In her words : “Lagos State is a largely urban setting with the fastest growing population in Africa. The per capita needs such as housing, industrialization, recreational centres and other amenities pose danger to existence of some special animals and plants with limited availability of land for conservation activities.”
She however, stressed that LASEPA is striving to maintain balance by diligently monitor the effects of these undesirable activities on the environment and also protects our native wildlife population by insisting on a comprehensive Environmental Impact Assessment (EIA) as a mandatory requirement before the commencement of any projects, in a bid to savage our comfort zone.
As a port city, the General Manager maintained that Lagos is vulnerable to illicit trade of these treasured species and therefore; the agency has embarked on aggressive advocacy, improved surveillance and monitoring activities.
“It is worthy to note that peculiarities of wildlife conservation and management require all three levels of government to clearly map and detail policies to prevent trafficking of these precious species through various airports and seaports across the state, Therefore, the need to create several layers of policies and checks to protect our precious biodiversity and also ensure that people acts responsibly by totally avoiding poaching, unhealthy gaming and habitation destruction (bush burning, deforestation,” she noted.
“To achieve the Lagos of our dreams, LASEPA remains committed to ensuring fair and responsible use of the environment in the State, by harmoniously working in relationship with other relevant MDAs such as the Ministry of the Environment and Water Resources, Ministry of Agriculture, LASPARK and Ministry of Health to build a holistic framework by which we can adequately protect the precious flora and fauna in Lagos”.
She further stated that LASEPA has improve its baseline data collection, identification of endangered animal species and protected areas, botanical tagging of special trees/plants in addition to strengthening the policies at State and local levels.
The agency listed the green turtle, African savanna elephant, western gorilla, white bellied pangolin, black rhino and grey parrots as endangered species facing varying threats as a result of unlawful sales, habitat destruction, fashion trend, domestication amongst others.
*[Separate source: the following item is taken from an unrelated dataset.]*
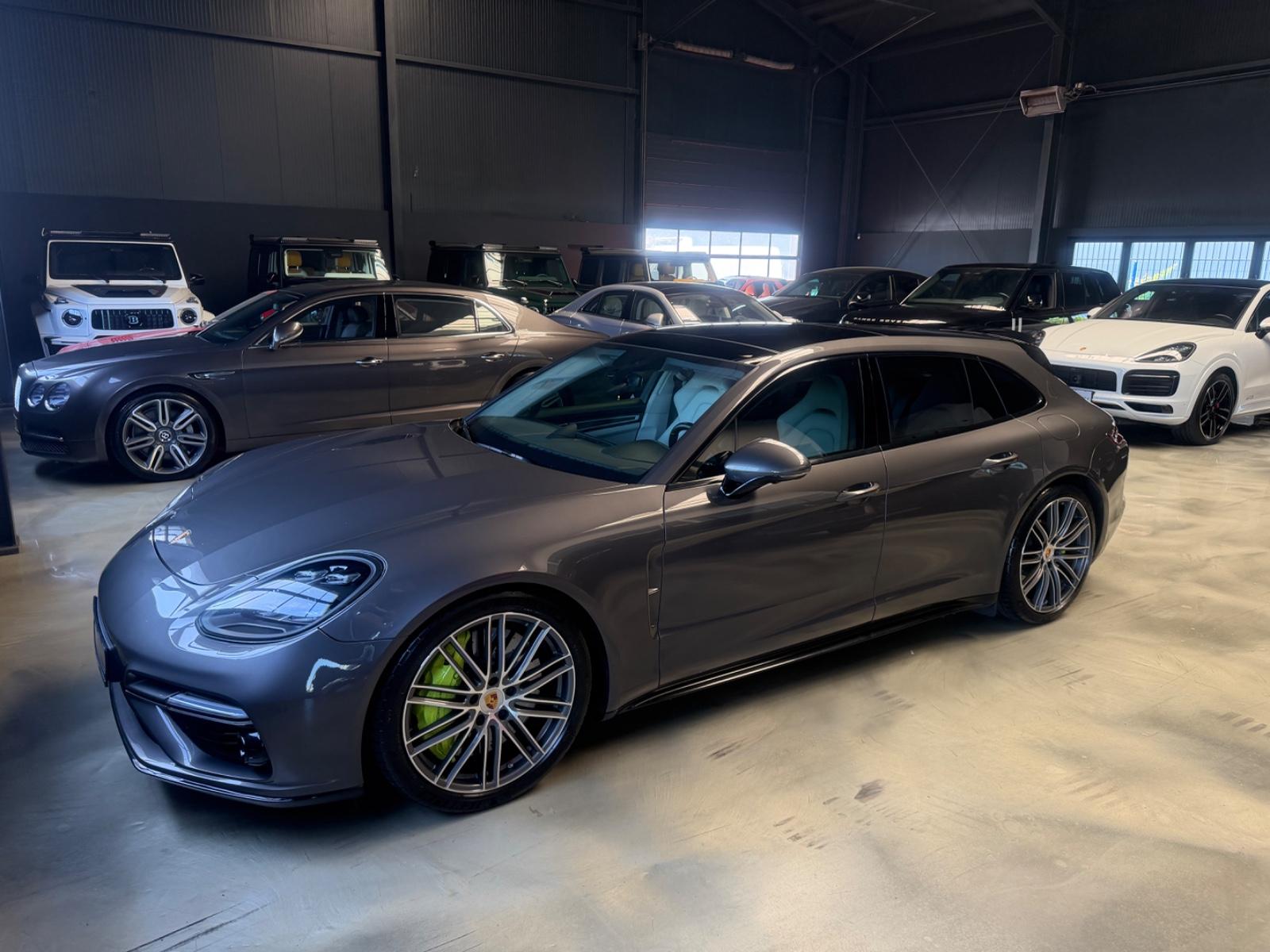 Porsche Panamera Sport Turismo TurboS E-Hybrid INNODRIVE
Tree plant such as sandbox tree, pine tree, anta root, cabbage tree, African mahogany and stool wood are categorized as vulnerable by the International Union for Conservation of nature (IUCN) due to over exploitation and medicinal relevance.
Unlike in the past, the population is more aware of the dangers inherent in extinction of conservation wildlife and destruction of protected reserved ecological areas and have being advised to report incidents of poaching or illegal trade to the appropriate authorities for action.